Re: we should wait for 1sided implementations

Eric Salo (salo@mrjones.engr.sgi.com)
Fri, 31 May 1996 14:30:56 -0700

Jim, I've been thinking about your comments on the Meiko DMA model and I'm now
very curious. Is it 100% general? Meaning, can the transfer lengths be an
arbitrary number of bytes, and does this apply to both reads and writes? It
seems like it would be relatively easy, as you say, to implement fully general
reads from the host memory with a few shifts and masks. But writes are sort of
nasty, because unless the DMA engine is only 8-bits wide it will have to load
in the first/last word from the host, mask in the new partial values, and then
write out the complete words.

> You should look at the numbers and discussion for the IBM
> implementation. They have taken the trouble to collect data "on the
> fly", so that the time spent collecting it into a contiguous buffer
> can be masked by the time sent sending the previous block. This also
> means that they use only communication chunk sized buffers, no matter
> how large the non-contiguous message is. (Something the user could
> never achieve if she had to flatten the message herself).

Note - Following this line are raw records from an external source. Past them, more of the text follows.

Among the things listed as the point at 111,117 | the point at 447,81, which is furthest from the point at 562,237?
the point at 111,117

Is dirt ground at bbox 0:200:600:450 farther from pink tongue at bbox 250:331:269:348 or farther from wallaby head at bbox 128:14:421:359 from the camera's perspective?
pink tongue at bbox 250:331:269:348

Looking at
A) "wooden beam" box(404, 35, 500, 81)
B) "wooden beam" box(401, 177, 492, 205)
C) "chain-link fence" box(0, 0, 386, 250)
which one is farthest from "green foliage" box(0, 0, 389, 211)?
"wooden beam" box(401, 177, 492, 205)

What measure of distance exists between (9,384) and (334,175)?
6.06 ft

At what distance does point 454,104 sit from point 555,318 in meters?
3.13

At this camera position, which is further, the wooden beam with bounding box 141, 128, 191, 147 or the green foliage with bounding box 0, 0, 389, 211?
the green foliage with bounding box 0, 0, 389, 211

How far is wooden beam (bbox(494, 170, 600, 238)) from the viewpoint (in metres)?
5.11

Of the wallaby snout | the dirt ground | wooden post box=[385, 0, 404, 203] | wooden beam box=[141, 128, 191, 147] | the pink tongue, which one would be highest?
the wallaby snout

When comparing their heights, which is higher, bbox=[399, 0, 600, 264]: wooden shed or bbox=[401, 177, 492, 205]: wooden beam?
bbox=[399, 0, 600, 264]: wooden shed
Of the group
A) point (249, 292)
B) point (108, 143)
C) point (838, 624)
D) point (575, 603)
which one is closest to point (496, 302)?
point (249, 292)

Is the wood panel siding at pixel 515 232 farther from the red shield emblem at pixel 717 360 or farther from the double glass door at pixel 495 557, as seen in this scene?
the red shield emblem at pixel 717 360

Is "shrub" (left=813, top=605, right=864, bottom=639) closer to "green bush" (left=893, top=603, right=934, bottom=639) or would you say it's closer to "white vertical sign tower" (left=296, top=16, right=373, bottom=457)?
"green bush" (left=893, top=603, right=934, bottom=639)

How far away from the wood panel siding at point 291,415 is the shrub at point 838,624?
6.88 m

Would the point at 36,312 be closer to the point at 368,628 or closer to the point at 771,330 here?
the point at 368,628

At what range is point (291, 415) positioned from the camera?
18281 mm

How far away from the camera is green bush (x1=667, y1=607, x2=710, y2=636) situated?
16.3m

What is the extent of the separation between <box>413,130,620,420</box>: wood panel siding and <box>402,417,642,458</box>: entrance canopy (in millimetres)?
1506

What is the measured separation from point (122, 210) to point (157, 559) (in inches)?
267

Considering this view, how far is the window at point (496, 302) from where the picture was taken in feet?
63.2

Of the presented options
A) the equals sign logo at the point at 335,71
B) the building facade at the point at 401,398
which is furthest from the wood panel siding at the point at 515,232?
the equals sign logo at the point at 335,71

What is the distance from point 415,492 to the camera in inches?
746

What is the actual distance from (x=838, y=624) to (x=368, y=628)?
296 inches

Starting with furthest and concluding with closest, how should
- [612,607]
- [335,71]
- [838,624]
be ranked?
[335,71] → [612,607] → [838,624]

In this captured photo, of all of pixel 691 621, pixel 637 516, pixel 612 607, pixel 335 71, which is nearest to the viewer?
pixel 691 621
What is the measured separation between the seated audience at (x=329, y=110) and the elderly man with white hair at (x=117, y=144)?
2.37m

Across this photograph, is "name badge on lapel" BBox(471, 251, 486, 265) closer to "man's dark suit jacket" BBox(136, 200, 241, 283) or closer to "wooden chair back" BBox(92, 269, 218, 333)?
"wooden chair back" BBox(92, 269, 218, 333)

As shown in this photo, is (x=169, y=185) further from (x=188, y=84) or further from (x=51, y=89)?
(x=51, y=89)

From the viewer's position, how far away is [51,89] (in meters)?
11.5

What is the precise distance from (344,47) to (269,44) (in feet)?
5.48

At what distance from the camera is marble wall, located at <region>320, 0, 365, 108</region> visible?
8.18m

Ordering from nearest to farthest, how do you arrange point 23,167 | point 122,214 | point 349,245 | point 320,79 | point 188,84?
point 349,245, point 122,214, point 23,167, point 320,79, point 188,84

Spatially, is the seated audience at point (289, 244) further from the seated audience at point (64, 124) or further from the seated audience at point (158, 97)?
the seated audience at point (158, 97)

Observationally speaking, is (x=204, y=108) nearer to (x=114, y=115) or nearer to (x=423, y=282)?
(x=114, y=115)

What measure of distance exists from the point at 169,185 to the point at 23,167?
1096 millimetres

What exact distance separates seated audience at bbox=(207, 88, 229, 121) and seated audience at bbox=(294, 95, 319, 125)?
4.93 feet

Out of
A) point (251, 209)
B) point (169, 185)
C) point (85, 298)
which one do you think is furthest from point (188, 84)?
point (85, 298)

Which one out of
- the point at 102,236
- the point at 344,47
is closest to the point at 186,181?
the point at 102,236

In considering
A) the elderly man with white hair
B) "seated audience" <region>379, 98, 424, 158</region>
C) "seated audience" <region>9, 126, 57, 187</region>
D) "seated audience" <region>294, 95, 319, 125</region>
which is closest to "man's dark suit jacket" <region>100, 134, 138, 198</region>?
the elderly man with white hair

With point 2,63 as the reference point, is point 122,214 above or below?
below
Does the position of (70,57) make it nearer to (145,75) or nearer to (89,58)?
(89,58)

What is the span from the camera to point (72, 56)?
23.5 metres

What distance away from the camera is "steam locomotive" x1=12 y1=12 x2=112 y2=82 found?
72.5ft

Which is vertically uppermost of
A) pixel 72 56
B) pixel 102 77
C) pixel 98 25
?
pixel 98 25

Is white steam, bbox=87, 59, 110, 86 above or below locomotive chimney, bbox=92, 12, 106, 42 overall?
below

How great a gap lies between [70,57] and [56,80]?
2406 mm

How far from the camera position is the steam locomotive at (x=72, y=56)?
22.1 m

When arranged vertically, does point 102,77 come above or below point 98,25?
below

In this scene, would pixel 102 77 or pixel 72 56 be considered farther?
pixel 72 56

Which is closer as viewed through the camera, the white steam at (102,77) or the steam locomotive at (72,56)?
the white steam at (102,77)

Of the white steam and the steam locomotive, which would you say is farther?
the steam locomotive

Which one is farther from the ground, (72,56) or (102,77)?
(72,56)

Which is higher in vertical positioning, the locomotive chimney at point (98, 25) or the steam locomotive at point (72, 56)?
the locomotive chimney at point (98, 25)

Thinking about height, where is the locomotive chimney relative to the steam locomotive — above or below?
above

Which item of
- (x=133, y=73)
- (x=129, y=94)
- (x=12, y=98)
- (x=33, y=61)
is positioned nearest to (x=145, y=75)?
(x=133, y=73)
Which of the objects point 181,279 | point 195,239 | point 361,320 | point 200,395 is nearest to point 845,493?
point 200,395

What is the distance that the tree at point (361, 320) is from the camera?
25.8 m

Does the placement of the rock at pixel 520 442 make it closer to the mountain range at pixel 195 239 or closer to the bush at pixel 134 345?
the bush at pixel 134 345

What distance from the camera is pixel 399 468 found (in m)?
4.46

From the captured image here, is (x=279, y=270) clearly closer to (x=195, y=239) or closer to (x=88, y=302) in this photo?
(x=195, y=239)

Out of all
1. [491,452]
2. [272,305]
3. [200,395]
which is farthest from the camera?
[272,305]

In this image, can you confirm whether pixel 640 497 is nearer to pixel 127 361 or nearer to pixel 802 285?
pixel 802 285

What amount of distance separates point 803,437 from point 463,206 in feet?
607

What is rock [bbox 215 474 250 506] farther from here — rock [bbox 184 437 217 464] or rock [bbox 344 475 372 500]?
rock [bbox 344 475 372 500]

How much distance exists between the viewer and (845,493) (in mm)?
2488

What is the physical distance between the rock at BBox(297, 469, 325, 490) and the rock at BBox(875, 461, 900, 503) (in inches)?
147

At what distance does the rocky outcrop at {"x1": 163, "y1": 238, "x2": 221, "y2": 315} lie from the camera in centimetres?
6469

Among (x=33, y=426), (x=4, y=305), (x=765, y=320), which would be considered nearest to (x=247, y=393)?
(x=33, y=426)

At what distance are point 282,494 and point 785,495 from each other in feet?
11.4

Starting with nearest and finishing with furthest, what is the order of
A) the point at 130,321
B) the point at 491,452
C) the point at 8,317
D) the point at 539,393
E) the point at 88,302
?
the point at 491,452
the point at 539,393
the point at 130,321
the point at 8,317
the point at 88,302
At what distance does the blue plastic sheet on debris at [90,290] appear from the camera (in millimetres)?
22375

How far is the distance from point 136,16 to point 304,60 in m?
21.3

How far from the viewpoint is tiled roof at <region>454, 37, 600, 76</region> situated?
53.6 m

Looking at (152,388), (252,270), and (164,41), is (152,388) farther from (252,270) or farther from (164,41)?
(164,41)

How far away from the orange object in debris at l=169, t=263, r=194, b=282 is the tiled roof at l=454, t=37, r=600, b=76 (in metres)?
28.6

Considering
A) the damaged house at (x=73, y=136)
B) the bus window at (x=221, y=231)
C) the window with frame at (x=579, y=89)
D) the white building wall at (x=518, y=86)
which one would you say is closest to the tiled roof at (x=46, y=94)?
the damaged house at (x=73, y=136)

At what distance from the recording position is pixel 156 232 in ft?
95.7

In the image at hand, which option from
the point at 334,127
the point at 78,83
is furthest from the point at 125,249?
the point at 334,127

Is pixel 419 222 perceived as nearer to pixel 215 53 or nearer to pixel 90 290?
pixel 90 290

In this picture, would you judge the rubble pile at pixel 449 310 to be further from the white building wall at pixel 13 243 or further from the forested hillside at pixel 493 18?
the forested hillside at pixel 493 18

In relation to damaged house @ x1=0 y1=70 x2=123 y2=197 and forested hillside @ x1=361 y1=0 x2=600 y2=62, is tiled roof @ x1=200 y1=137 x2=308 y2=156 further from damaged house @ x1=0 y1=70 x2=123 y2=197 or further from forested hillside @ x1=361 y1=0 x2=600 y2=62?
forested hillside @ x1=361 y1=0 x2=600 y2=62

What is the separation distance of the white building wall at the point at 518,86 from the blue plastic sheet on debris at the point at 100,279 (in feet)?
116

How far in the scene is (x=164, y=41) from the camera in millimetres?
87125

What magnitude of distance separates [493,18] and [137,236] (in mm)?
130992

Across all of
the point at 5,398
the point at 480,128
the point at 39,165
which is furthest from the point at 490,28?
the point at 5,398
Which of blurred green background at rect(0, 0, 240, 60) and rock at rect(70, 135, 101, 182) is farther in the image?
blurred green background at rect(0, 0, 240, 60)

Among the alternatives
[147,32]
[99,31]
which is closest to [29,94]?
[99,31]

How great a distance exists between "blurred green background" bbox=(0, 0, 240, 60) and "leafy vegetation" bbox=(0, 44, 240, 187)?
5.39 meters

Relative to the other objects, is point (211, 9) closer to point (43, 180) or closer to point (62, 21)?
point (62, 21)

References, *please*!! This is very interesting! Is it really that much faster?
If the individual chunks are small, it seems likely that the overhead of
breaking up the transfer might slow things down, but that's just off the top of
my head. Does anyone have a good set of measurements for lots of different
layouts?

> The problem is that we're trying to write a standard which encourages
> portability. This means that where there are restrictions in the
> standard the user code should conform to them *even if it need not* on
> the particular machine it is currently running on. However on such
> machines it may be impossible for the user to conform to the
> restrictions.

This would be bad, of course, and in general I agree. But in the specific case
of data alignment I still don't see the problem. Let's say just for the sake of
argument that Hell freezes over and we actually do vote to require all data
chunks to be 64-bit aligned. This is trivial for both users and implementations
to check. Even in Fortran, since we've yet to locate any vendors with Fortran
compilers that don't have some sort of pointer extensions.

> That's where we disagree, and it's exactly the point I'm making. I
> don't believe that we can or should promise anything about the
> performance of remote store access.

We can't make any ironclad guarantees, but we can and should make it possible
to create simple implementations which will be very fast. Remote stores are
fundamentally more optimizible than vanilla send/recv and IMHO MPI should do
everything that it can to allow implementations to take advantage of that.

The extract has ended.